Collected data
———

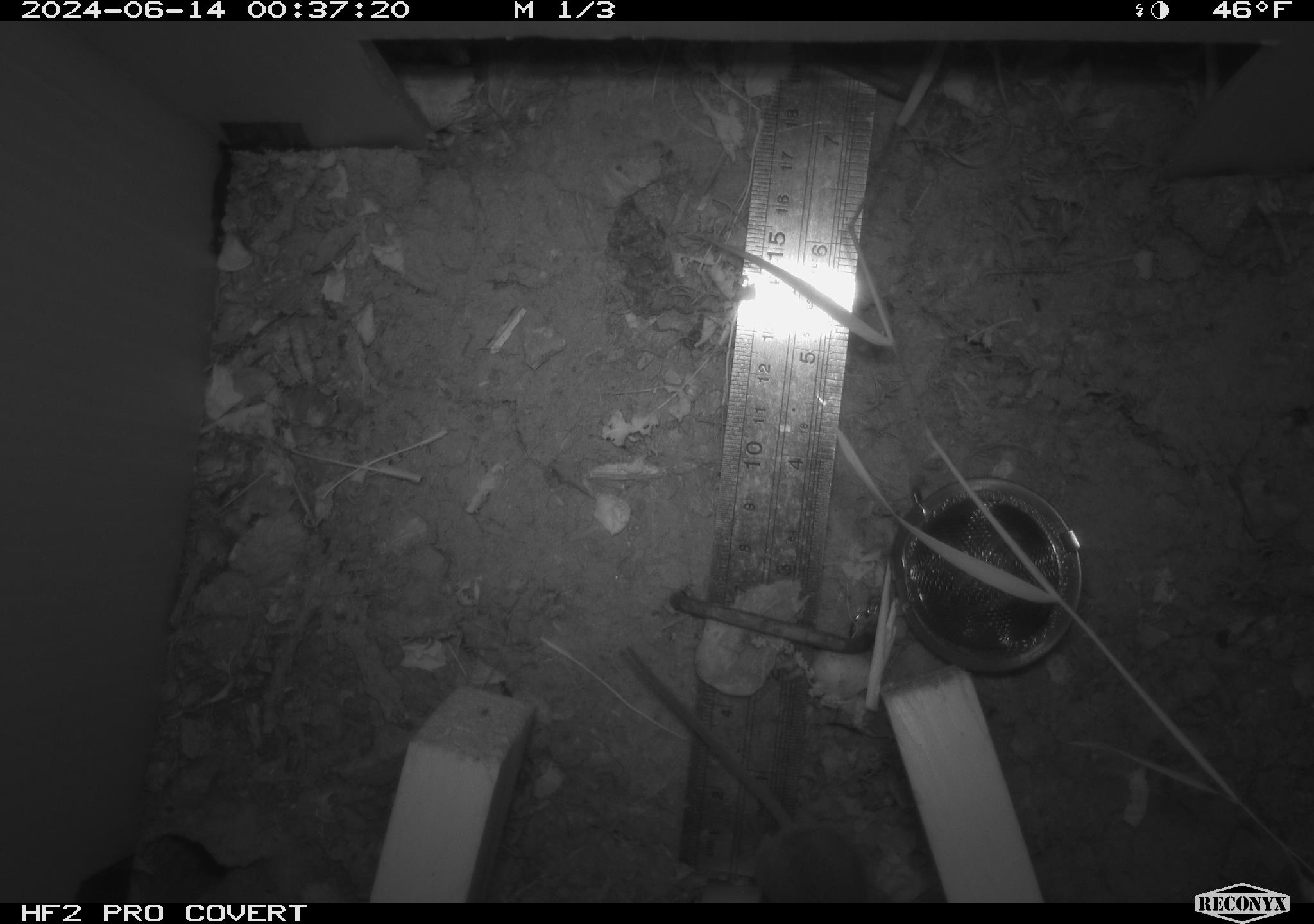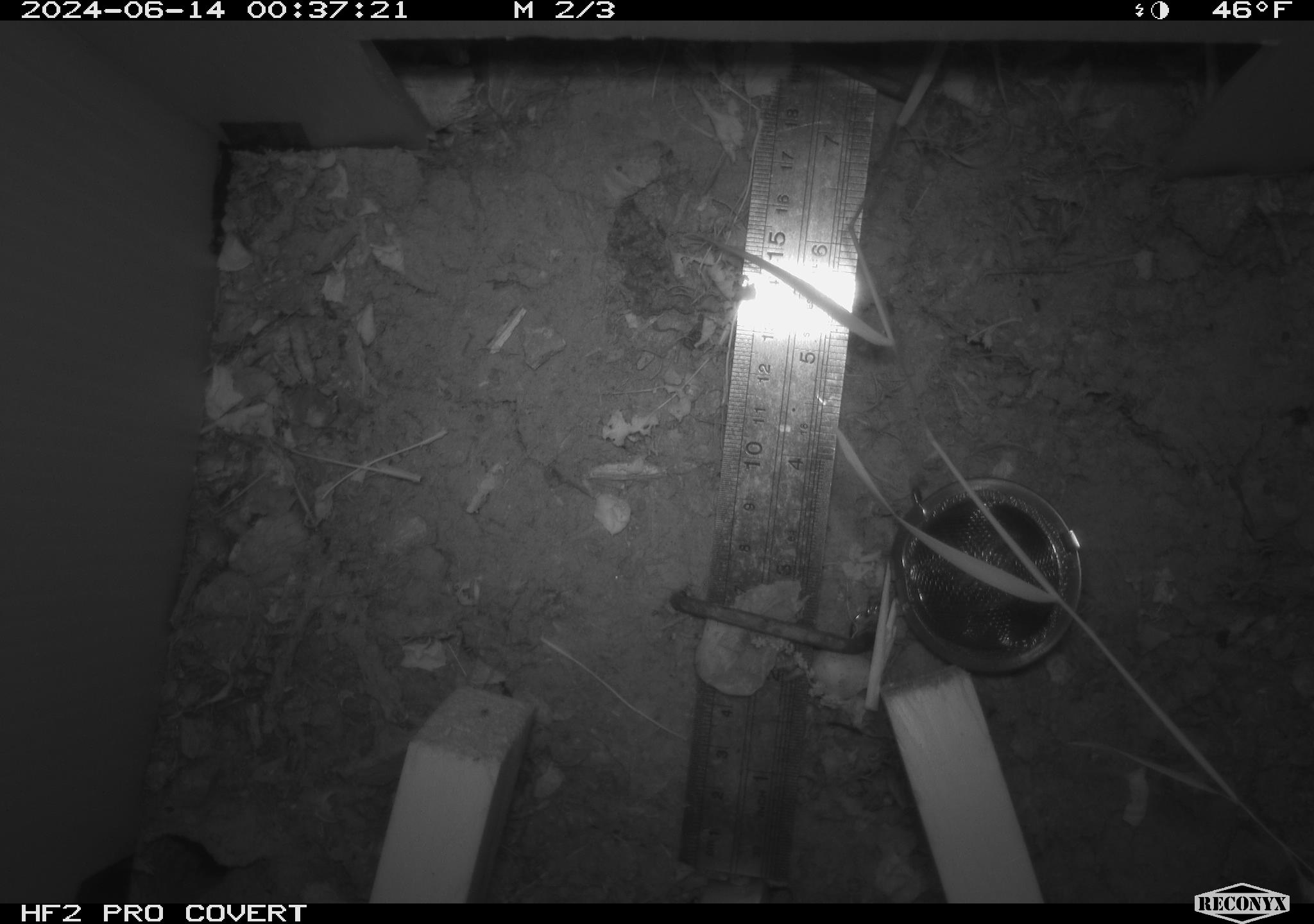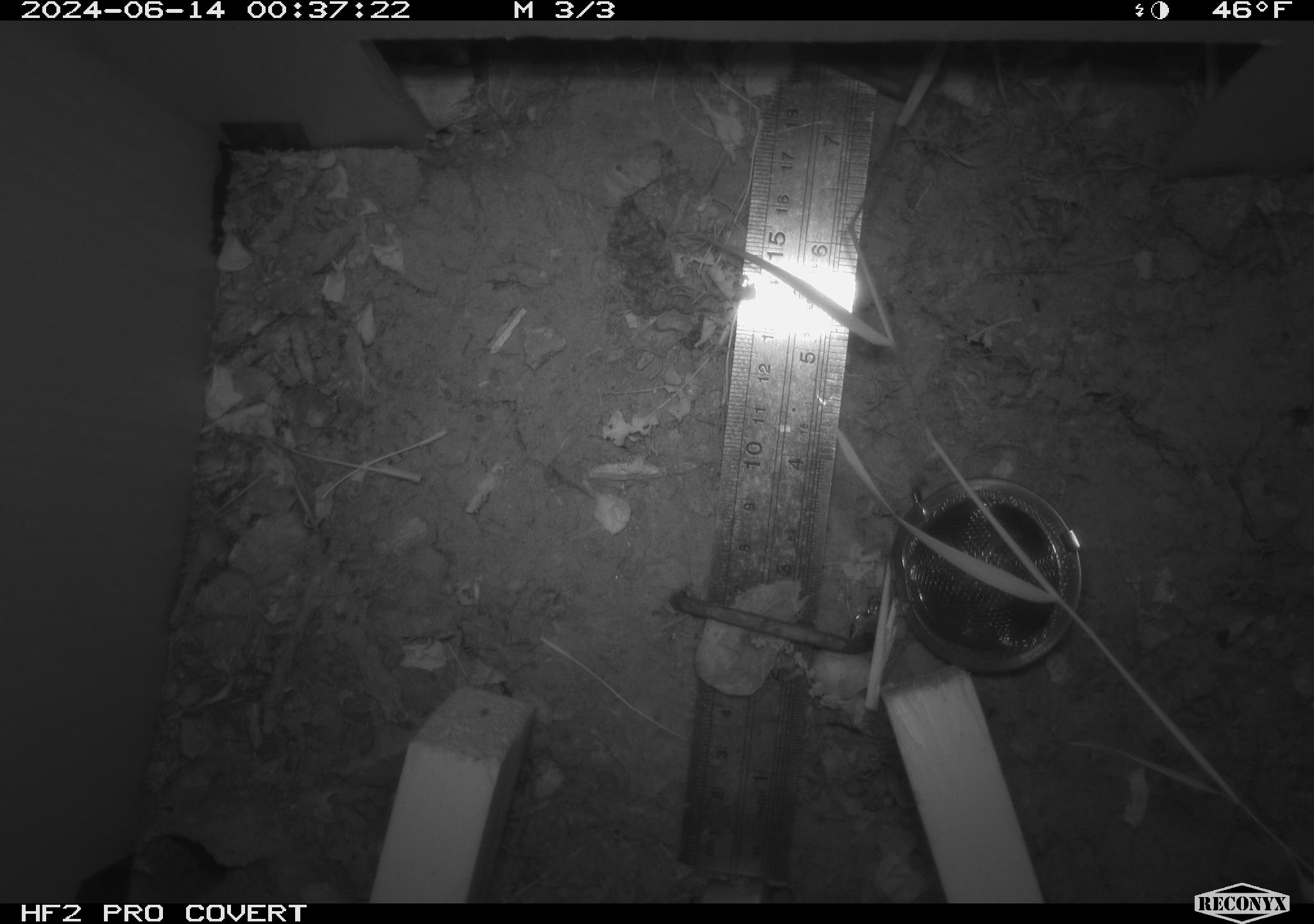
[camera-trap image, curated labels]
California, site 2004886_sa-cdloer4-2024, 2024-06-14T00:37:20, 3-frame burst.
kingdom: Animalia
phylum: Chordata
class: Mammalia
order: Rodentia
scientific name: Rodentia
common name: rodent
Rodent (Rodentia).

———

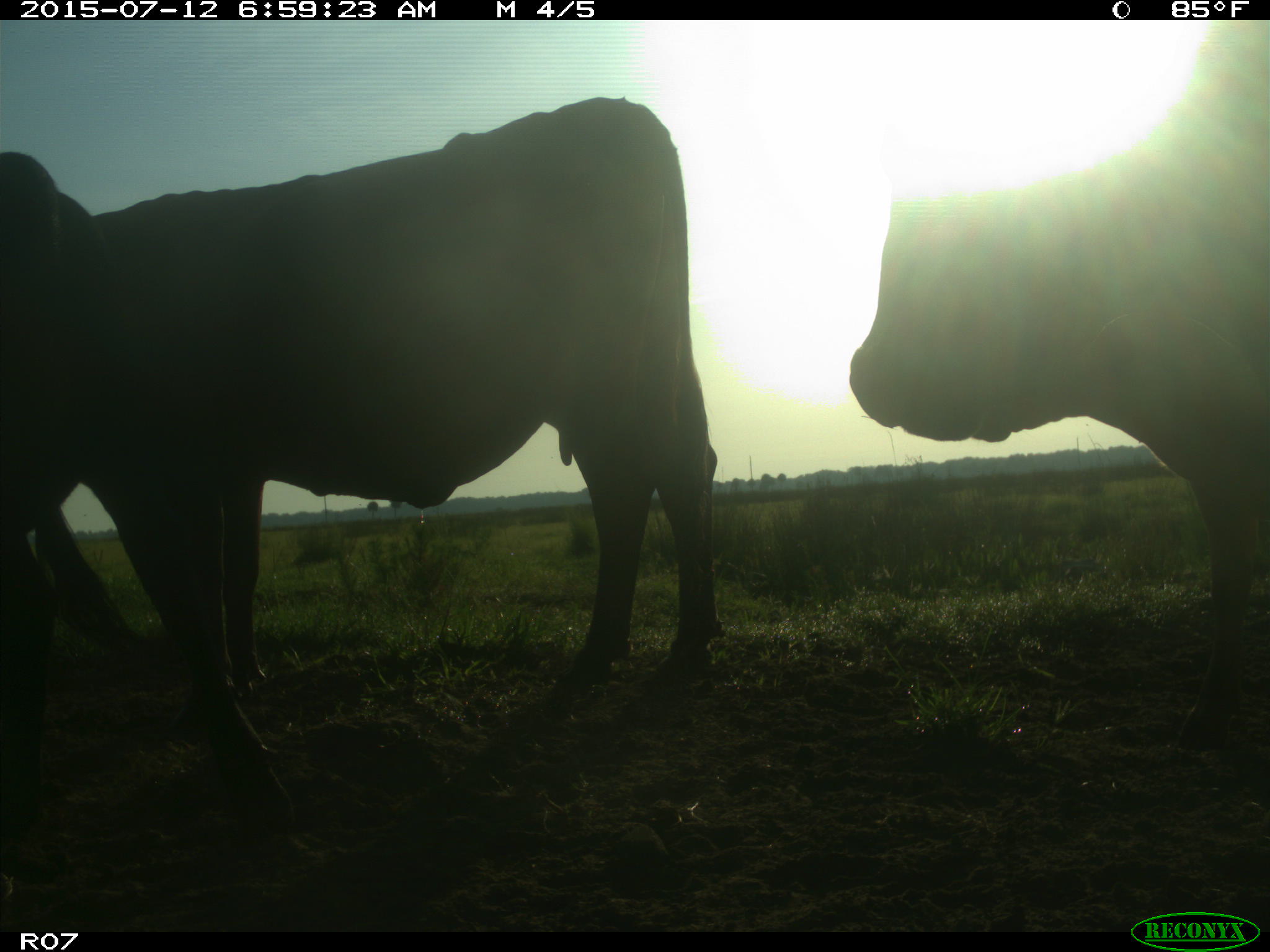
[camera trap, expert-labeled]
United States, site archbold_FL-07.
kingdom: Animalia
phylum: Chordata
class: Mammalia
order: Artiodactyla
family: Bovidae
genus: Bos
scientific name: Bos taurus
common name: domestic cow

———

▶ Aim of the task: Only one stretch of the data above is needed. Restate it word for word, from the line containing "[camera trap, expert-labeled]" through the line containing "common name: domestic cow", both ends included.

▶ Solution:
[camera trap, expert-labeled]
United States, site archbold_FL-07.
kingdom: Animalia
phylum: Chordata
class: Mammalia
order: Artiodactyla
family: Bovidae
genus: Bos
scientific name: Bos taurus
common name: domestic cow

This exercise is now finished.